Extracted records
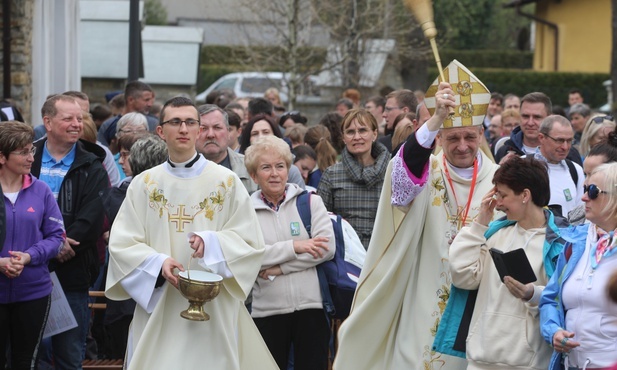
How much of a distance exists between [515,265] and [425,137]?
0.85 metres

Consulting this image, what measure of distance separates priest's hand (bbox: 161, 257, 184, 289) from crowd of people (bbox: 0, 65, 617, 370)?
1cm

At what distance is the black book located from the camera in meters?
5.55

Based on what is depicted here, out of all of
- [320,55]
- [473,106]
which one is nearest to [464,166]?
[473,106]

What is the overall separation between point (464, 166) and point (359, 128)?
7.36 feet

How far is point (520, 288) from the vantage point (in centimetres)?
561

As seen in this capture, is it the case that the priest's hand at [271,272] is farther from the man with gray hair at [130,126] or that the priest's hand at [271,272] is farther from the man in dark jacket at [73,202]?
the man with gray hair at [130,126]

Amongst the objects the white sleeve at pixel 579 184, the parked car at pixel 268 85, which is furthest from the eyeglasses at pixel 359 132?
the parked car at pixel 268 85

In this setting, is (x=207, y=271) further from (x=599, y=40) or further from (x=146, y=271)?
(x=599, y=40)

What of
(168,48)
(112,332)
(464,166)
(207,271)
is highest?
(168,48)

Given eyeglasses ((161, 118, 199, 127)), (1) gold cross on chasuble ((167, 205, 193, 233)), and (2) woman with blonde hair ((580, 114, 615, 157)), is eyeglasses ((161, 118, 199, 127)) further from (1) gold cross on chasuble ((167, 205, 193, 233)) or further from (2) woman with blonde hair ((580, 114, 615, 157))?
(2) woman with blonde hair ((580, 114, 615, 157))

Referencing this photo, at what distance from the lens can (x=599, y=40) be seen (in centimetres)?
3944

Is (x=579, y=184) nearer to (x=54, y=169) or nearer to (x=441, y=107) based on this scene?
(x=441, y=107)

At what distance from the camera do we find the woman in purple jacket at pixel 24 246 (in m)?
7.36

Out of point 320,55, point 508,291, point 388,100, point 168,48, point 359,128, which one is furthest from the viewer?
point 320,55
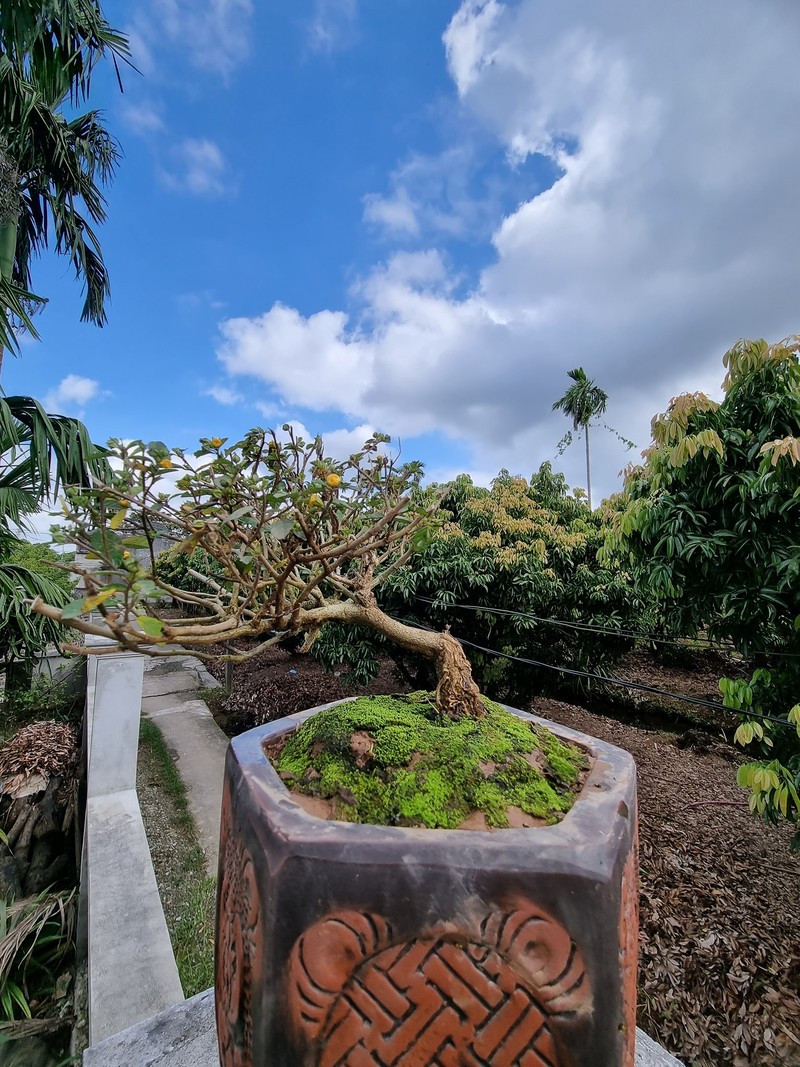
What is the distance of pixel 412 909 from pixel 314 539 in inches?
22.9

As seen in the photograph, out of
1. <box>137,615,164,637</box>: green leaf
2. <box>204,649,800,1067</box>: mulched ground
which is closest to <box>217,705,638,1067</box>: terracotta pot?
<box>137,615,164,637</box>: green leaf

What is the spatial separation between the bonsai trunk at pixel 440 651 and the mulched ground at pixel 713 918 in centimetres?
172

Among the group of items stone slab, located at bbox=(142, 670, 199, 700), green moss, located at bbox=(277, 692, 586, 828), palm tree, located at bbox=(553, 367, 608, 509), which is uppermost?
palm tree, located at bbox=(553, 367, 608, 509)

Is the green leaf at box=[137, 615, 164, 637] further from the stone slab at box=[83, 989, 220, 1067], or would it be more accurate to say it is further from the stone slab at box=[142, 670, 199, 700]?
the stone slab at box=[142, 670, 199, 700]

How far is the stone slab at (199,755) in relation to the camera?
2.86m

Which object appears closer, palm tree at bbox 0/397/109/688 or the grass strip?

Your instructions: Please express the material above as a JSON list of strings, one string for each line, skipping blank lines. Leave the pictures out.

Answer below:
[
  "How much of a distance exists between [515,265] and [425,137]?",
  "0.85 metres",
  "Consulting this image, what measure of distance separates priest's hand (bbox: 161, 257, 184, 289) from crowd of people (bbox: 0, 65, 617, 370)?",
  "1cm",
  "At what distance is the black book located from the camera in meters?",
  "5.55",
  "Based on what is depicted here, out of all of",
  "- [320,55]",
  "- [473,106]",
  "which one is nearest to [464,166]?",
  "[473,106]",
  "What is the overall separation between point (464, 166) and point (359, 128)?",
  "7.36 feet",
  "How far is point (520, 288) from the vantage point (in centimetres)?",
  "561",
  "As seen in this capture, is it the case that the priest's hand at [271,272] is farther from the man with gray hair at [130,126] or that the priest's hand at [271,272] is farther from the man in dark jacket at [73,202]?",
  "the man with gray hair at [130,126]",
  "Amongst the objects the white sleeve at pixel 579 184, the parked car at pixel 268 85, which is furthest from the eyeglasses at pixel 359 132?",
  "the parked car at pixel 268 85",
  "In this setting, is (x=207, y=271) further from (x=599, y=40) or further from (x=146, y=271)?",
  "(x=599, y=40)",
  "What of",
  "(168,48)",
  "(112,332)",
  "(464,166)",
  "(207,271)",
  "is highest?",
  "(168,48)",
  "Given eyeglasses ((161, 118, 199, 127)), (1) gold cross on chasuble ((167, 205, 193, 233)), and (2) woman with blonde hair ((580, 114, 615, 157)), is eyeglasses ((161, 118, 199, 127)) further from (1) gold cross on chasuble ((167, 205, 193, 233)) or further from (2) woman with blonde hair ((580, 114, 615, 157))?",
  "(2) woman with blonde hair ((580, 114, 615, 157))",
  "Referencing this photo, at what distance from the lens can (x=599, y=40) be seen (in centimetres)?",
  "3944",
  "Is (x=579, y=184) nearer to (x=54, y=169) or nearer to (x=441, y=107) based on this scene?",
  "(x=441, y=107)",
  "At what distance from the camera do we find the woman in purple jacket at pixel 24 246 (in m)?",
  "7.36",
  "Out of point 320,55, point 508,291, point 388,100, point 168,48, point 359,128, which one is furthest from the viewer?",
  "point 320,55",
  "What is the distance of pixel 412 909 from pixel 314 539 in inches?",
  "22.9",
  "As seen in the photograph, out of",
  "1. <box>137,615,164,637</box>: green leaf",
  "2. <box>204,649,800,1067</box>: mulched ground",
  "which is closest to <box>217,705,638,1067</box>: terracotta pot?",
  "<box>137,615,164,637</box>: green leaf",
  "What is the spatial separation between the bonsai trunk at pixel 440 651 and the mulched ground at pixel 713 918 in centimetres?",
  "172",
  "Among the group of items stone slab, located at bbox=(142, 670, 199, 700), green moss, located at bbox=(277, 692, 586, 828), palm tree, located at bbox=(553, 367, 608, 509), which is uppermost?",
  "palm tree, located at bbox=(553, 367, 608, 509)",
  "Is the green leaf at box=[137, 615, 164, 637] further from the stone slab at box=[83, 989, 220, 1067], or would it be more accurate to say it is further from the stone slab at box=[142, 670, 199, 700]?",
  "the stone slab at box=[142, 670, 199, 700]",
  "How far is the stone slab at (199,755) in relation to the camera?",
  "2.86m",
  "Which object appears closer, palm tree at bbox 0/397/109/688 or the grass strip?"
]